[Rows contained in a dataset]
===============

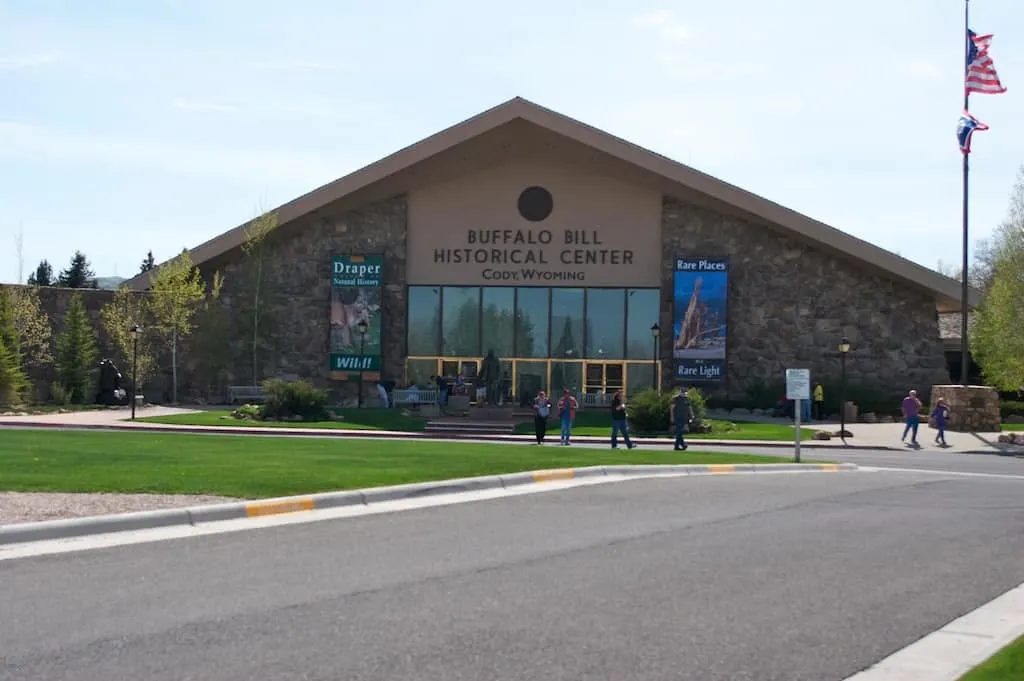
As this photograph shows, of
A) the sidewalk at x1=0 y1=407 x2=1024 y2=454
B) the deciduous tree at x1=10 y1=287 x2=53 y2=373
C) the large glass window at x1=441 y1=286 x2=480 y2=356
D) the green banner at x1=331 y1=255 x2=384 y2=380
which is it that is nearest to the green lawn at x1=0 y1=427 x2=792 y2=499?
the sidewalk at x1=0 y1=407 x2=1024 y2=454

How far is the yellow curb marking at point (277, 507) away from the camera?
12.6m

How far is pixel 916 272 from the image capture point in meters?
43.3

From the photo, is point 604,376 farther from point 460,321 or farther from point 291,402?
point 291,402

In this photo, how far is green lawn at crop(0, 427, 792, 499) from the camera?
14.0 m

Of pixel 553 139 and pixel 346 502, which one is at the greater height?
pixel 553 139

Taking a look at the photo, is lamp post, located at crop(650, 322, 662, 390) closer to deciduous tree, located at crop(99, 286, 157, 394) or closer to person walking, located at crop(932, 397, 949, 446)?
person walking, located at crop(932, 397, 949, 446)

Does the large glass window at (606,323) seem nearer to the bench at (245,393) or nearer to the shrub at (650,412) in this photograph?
the shrub at (650,412)

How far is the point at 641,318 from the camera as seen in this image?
47344 millimetres

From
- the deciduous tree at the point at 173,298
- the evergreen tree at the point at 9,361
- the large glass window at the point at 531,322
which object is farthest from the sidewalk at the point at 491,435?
the large glass window at the point at 531,322

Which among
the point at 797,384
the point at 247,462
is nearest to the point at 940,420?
the point at 797,384

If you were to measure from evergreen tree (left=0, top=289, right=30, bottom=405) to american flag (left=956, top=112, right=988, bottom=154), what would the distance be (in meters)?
32.4

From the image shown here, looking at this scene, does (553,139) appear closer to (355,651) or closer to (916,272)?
(916,272)

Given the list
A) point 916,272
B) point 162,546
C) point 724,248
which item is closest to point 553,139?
point 724,248

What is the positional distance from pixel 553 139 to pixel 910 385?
1705 cm
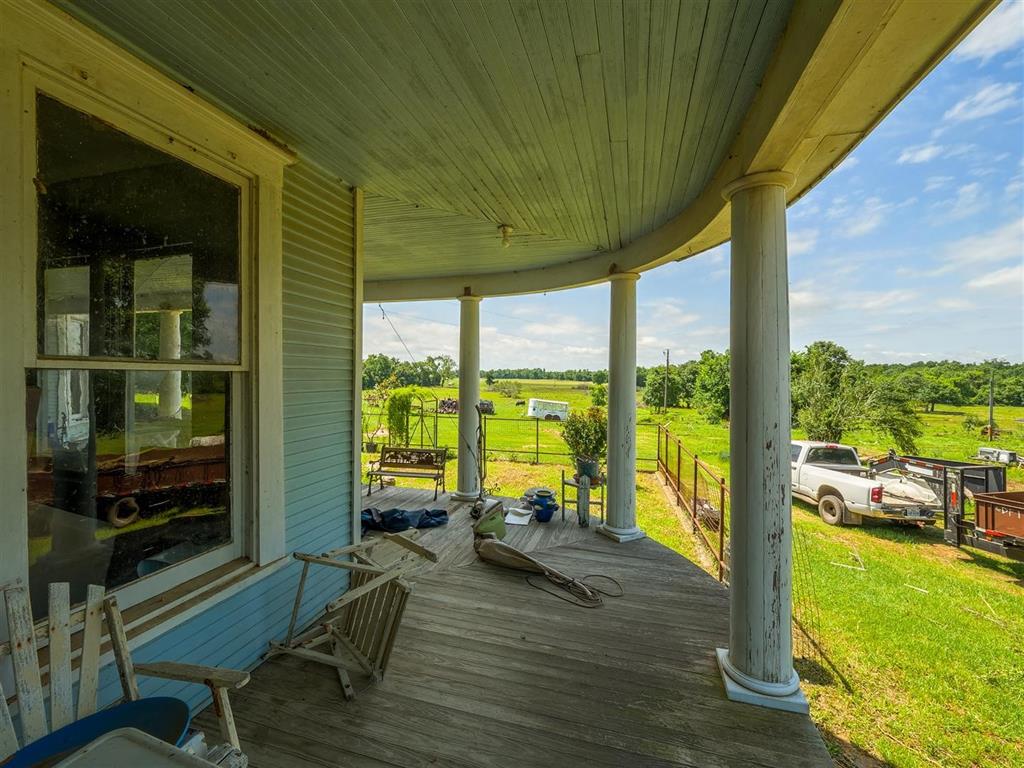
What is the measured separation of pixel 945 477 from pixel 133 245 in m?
11.8

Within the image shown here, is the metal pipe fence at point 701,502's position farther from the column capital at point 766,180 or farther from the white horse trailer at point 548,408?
the white horse trailer at point 548,408

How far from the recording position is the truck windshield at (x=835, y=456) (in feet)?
31.0

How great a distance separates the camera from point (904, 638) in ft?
17.2

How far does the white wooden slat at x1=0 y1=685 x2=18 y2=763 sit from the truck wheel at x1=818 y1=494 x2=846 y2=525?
39.0 ft

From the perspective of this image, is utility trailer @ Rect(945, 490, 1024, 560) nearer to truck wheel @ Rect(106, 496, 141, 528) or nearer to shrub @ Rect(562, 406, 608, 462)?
shrub @ Rect(562, 406, 608, 462)

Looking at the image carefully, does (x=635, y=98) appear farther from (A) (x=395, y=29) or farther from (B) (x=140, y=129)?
(B) (x=140, y=129)

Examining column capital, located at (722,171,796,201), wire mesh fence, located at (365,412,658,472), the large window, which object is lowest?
wire mesh fence, located at (365,412,658,472)

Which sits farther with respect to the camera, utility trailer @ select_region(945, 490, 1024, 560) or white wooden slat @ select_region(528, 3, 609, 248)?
utility trailer @ select_region(945, 490, 1024, 560)

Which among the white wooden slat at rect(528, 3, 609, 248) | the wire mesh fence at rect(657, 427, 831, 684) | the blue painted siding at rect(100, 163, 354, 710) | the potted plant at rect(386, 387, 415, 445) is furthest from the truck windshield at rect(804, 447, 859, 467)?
the blue painted siding at rect(100, 163, 354, 710)

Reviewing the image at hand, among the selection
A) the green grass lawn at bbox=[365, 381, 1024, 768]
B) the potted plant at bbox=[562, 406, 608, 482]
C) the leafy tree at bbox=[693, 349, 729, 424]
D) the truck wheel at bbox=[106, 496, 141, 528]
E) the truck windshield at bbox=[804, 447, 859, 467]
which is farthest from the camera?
the leafy tree at bbox=[693, 349, 729, 424]

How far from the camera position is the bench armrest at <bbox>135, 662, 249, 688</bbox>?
137cm

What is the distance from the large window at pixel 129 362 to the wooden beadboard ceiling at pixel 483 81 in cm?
54

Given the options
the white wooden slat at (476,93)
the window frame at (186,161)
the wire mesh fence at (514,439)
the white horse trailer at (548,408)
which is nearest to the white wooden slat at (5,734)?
the window frame at (186,161)

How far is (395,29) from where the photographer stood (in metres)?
1.49
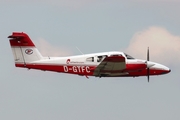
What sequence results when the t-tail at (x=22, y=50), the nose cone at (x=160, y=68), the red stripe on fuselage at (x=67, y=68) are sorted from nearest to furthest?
the red stripe on fuselage at (x=67, y=68), the t-tail at (x=22, y=50), the nose cone at (x=160, y=68)

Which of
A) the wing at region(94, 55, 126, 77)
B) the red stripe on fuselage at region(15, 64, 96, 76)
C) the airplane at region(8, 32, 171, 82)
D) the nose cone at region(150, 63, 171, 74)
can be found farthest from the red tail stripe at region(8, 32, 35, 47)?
the nose cone at region(150, 63, 171, 74)

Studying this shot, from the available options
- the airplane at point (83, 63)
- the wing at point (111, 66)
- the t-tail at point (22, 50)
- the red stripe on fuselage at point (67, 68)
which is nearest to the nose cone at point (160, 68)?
the airplane at point (83, 63)

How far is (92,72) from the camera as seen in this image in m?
63.7

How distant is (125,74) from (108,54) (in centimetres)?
303

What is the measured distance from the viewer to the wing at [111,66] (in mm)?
61312

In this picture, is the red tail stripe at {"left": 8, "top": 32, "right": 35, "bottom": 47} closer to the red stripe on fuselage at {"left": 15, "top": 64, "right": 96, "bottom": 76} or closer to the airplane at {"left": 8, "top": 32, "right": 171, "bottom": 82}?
the airplane at {"left": 8, "top": 32, "right": 171, "bottom": 82}

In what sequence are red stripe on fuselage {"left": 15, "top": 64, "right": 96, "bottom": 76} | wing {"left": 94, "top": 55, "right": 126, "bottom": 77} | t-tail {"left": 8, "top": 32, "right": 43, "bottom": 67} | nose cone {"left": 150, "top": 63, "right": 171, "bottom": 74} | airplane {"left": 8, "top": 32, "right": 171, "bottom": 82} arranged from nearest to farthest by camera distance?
wing {"left": 94, "top": 55, "right": 126, "bottom": 77}, airplane {"left": 8, "top": 32, "right": 171, "bottom": 82}, red stripe on fuselage {"left": 15, "top": 64, "right": 96, "bottom": 76}, t-tail {"left": 8, "top": 32, "right": 43, "bottom": 67}, nose cone {"left": 150, "top": 63, "right": 171, "bottom": 74}

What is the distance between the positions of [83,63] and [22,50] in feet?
19.5

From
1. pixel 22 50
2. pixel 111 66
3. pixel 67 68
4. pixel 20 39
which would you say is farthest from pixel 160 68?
pixel 20 39

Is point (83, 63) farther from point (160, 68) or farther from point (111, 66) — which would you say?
point (160, 68)

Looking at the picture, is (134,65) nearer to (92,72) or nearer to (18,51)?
(92,72)

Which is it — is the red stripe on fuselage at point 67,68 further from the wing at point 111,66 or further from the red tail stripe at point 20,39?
the red tail stripe at point 20,39

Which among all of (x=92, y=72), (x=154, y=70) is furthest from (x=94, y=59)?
(x=154, y=70)

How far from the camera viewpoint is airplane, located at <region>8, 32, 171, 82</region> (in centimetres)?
6303
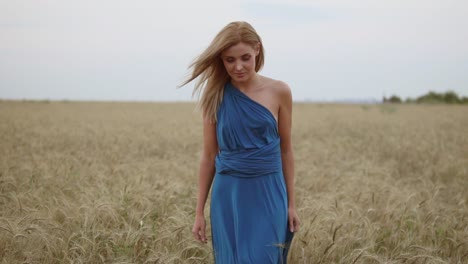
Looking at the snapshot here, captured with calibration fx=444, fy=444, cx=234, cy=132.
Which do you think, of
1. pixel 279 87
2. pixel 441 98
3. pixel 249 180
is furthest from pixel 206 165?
pixel 441 98

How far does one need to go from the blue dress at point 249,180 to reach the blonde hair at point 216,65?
7 cm

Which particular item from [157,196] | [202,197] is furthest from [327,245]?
[157,196]

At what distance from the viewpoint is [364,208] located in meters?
4.61

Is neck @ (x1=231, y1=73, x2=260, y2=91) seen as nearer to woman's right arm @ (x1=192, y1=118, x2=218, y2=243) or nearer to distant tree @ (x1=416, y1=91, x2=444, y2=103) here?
woman's right arm @ (x1=192, y1=118, x2=218, y2=243)

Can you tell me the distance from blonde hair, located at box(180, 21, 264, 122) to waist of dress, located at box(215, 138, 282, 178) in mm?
233

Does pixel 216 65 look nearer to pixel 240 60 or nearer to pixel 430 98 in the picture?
pixel 240 60

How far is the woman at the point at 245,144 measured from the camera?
218cm

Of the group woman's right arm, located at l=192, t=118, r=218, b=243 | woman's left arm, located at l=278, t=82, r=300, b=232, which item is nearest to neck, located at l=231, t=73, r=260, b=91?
woman's left arm, located at l=278, t=82, r=300, b=232

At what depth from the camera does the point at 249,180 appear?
2217mm

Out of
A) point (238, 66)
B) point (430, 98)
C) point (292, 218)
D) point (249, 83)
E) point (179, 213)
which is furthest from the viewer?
point (430, 98)

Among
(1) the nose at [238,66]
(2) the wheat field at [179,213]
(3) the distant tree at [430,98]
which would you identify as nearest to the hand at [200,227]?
(2) the wheat field at [179,213]

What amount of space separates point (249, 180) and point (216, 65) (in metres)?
0.62

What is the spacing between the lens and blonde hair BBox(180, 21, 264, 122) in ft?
7.03

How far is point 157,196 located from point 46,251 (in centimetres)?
148
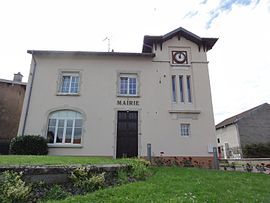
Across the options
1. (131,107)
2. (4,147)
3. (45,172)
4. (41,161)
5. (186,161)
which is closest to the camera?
(45,172)

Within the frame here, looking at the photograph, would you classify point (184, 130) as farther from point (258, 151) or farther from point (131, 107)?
point (258, 151)

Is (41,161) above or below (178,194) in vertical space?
above

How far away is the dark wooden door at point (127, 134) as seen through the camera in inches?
Result: 497

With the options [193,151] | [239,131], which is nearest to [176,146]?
[193,151]

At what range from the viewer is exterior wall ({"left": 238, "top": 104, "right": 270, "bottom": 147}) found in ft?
81.4

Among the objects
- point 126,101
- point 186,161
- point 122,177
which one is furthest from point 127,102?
point 122,177

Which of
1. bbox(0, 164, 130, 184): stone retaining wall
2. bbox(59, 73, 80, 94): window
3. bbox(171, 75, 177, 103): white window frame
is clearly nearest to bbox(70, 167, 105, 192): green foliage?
bbox(0, 164, 130, 184): stone retaining wall

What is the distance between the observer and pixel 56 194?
4387 mm

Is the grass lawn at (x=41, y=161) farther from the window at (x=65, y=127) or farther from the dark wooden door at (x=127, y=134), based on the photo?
the dark wooden door at (x=127, y=134)

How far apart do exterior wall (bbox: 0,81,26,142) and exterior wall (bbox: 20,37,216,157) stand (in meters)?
8.69

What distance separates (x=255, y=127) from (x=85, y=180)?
26321mm

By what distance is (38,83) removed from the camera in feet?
44.3

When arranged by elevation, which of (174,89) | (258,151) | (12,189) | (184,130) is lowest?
(12,189)

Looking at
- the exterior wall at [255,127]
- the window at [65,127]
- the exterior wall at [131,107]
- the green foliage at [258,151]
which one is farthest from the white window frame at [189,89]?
the exterior wall at [255,127]
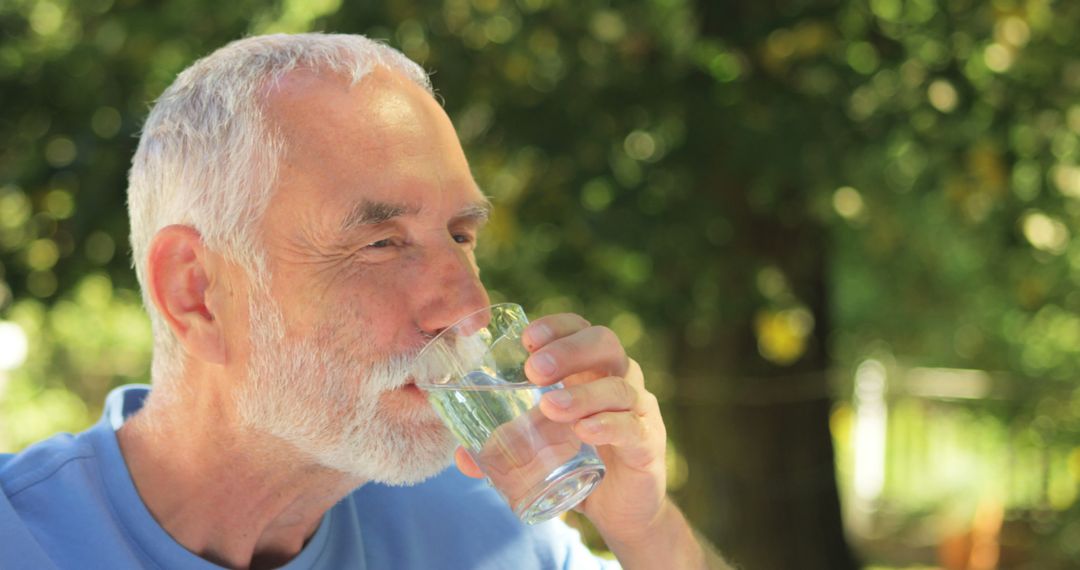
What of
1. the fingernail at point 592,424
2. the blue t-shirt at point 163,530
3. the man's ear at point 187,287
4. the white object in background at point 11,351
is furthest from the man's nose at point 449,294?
the white object in background at point 11,351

===============

Instructions to follow:
Copy out the stretch of rows from the line containing "Which among the" through the line containing "the red stripe on fuselage at (x=67, y=68), the", with both of those lines included. Leave the pictures out.

Problem solution:
Which among the white wooden slat at rect(528, 3, 609, 248) | the wire mesh fence at rect(657, 427, 831, 684) | the blue painted siding at rect(100, 163, 354, 710) | the potted plant at rect(386, 387, 415, 445) is furthest from the truck windshield at rect(804, 447, 859, 467)?
the blue painted siding at rect(100, 163, 354, 710)

Reviewing the image at hand, among the selection
A) the green grass lawn at bbox=[365, 381, 1024, 768]
B) the potted plant at bbox=[562, 406, 608, 482]
C) the leafy tree at bbox=[693, 349, 729, 424]
D) the truck wheel at bbox=[106, 496, 141, 528]
E) the truck windshield at bbox=[804, 447, 859, 467]
which is farthest from the camera?
the leafy tree at bbox=[693, 349, 729, 424]

How far from the camera position is the bench armrest at <bbox>135, 662, 249, 688</bbox>?
137cm

What is the distance from the large window at pixel 129 362 to the wooden beadboard ceiling at pixel 483 81 in cm?
54

Given the options
the white wooden slat at (476,93)
the window frame at (186,161)
the wire mesh fence at (514,439)
the white horse trailer at (548,408)
which is nearest to the white wooden slat at (5,734)?
the window frame at (186,161)

How far is (395,29) from where the photographer stood (in metres)?
1.49
What sequence results when the t-tail at (x=22, y=50), the nose cone at (x=160, y=68), the red stripe on fuselage at (x=67, y=68) are sorted from nearest to furthest?
the red stripe on fuselage at (x=67, y=68), the t-tail at (x=22, y=50), the nose cone at (x=160, y=68)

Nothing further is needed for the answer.